Xu C. Glycogen Storage Disease Type VI. Encyclopedia. Available at: Accessed May 30, 2024.
Xu, Camila. "Glycogen Storage Disease Type VI" Encyclopedia, (accessed May 30, 2024).
Xu, C. (2020, December 23). Glycogen Storage Disease Type VI. In Encyclopedia.
Xu, Camila. "Glycogen Storage Disease Type VI." Encyclopedia. Web. 23 December, 2020.
Glycogen Storage Disease Type VI

Glycogen storage disease type VI (also known as GSDVI or Hers disease) is an inherited disorder caused by an inability to break down a complex sugar called glycogen in liver cells. A lack of glycogen breakdown interferes with the normal function of the liver.

genetic conditions

1. Introduction

The signs and symptoms of GSDVI typically begin in infancy to early childhood. The first sign is usually an enlarged liver (hepatomegaly). During prolonged periods without food (fasting), affected individuals may have low blood sugar (hypoglycemia) or elevated levels of ketones in the blood (ketosis). Ketones are molecules produced during the breakdown of fats, which occurs when stored sugars are unavailable. Children with GSDVI tend to grow slower than their peers, but they often achieve normal height as adults. Some affected children also have mild delays in the development of motor skills, such as sitting, standing, or walking.

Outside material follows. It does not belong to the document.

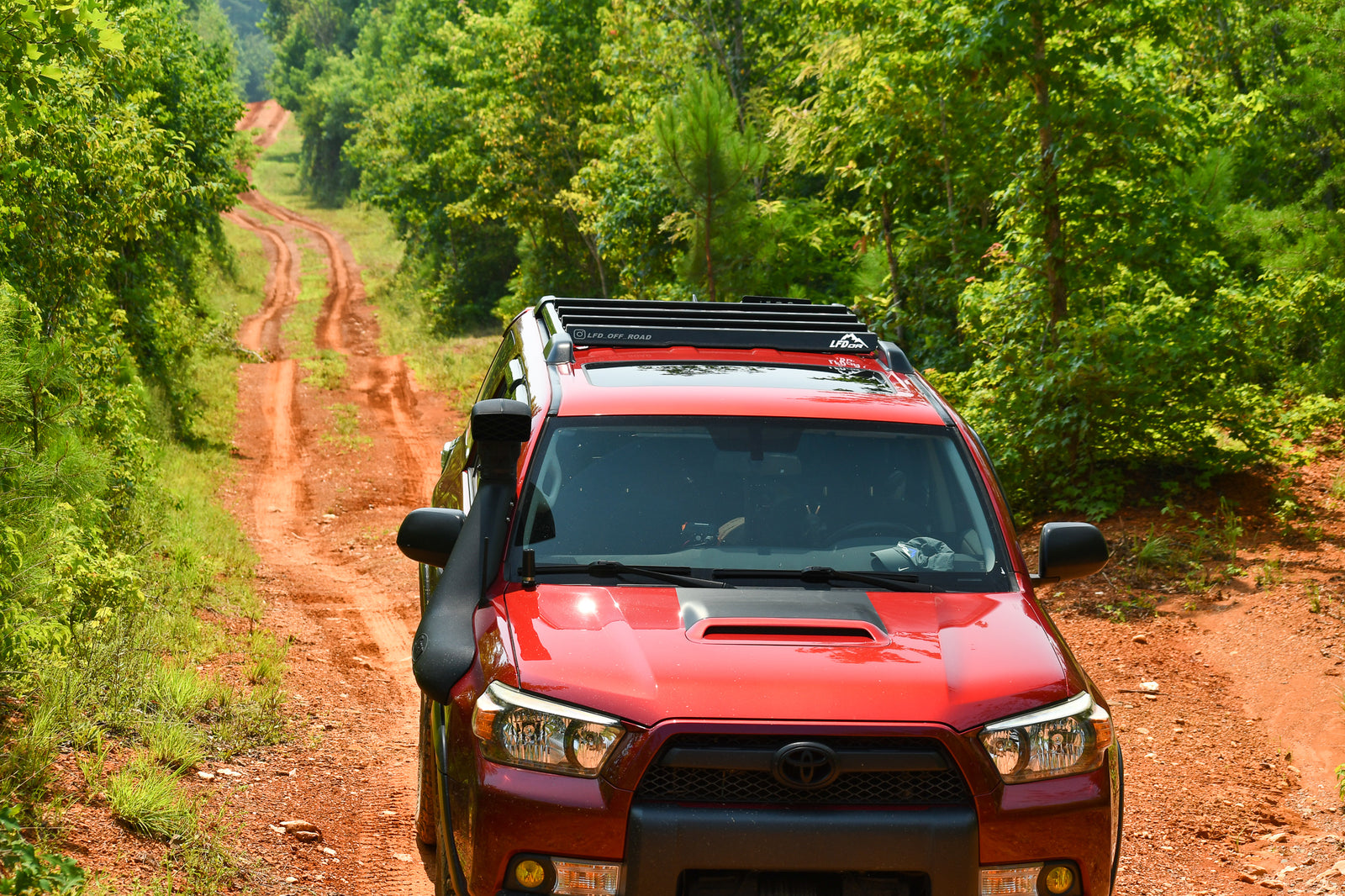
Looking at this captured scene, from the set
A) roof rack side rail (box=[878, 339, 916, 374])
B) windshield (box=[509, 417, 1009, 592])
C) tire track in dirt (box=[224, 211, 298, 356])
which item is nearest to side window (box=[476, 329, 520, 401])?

The signs and symptoms of GSDVI tend to improve with age; most adults with this condition do not have any related health problems.

2. Frequency

The exact prevalence of GSDVI is unknown. At least 11 cases have been reported in the medical literature, although this condition is likely to be underdiagnosed because it can be difficult to detect in children with mild symptoms or adults with no symptoms. GSDVI is more common in the Old Older Mennonite population, with an estimated incidence of 1 in 1,000 individuals.

3. Causes

Mutations in the PYGL gene cause GSDVI. The PYGL gene provides instructions for making an enzyme called liver glycogen phosphorylase. This enzyme is found only in liver cells, where it breaks down glycogen into a type of sugar called glucose-1-phosphate. Additional steps convert glucose-1-phosphate into glucose, a simple sugar that is the main energy source for most cells in the body.

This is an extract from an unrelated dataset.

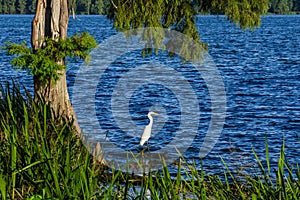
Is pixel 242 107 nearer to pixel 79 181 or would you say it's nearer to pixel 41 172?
pixel 41 172

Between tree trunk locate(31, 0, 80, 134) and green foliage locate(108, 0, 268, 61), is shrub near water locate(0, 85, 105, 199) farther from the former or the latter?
green foliage locate(108, 0, 268, 61)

PYGL gene mutations prevent liver glycogen phosphorylase from breaking down glycogen effectively. Because liver cells cannot break down glycogen into glucose, individuals with GSDVI can have hypoglycemia and may use fats for energy, resulting in ketosis. Glycogen accumulates within liver cells, causing these cells to become enlarged and dysfunctional.

4. Inheritance

This condition is inherited in an autosomal recessive pattern, which means both copies of the gene in each cell have mutations. The parents of an individual with an autosomal recessive condition each carry one copy of the mutated gene, but they typically do not show signs and symptoms of the condition.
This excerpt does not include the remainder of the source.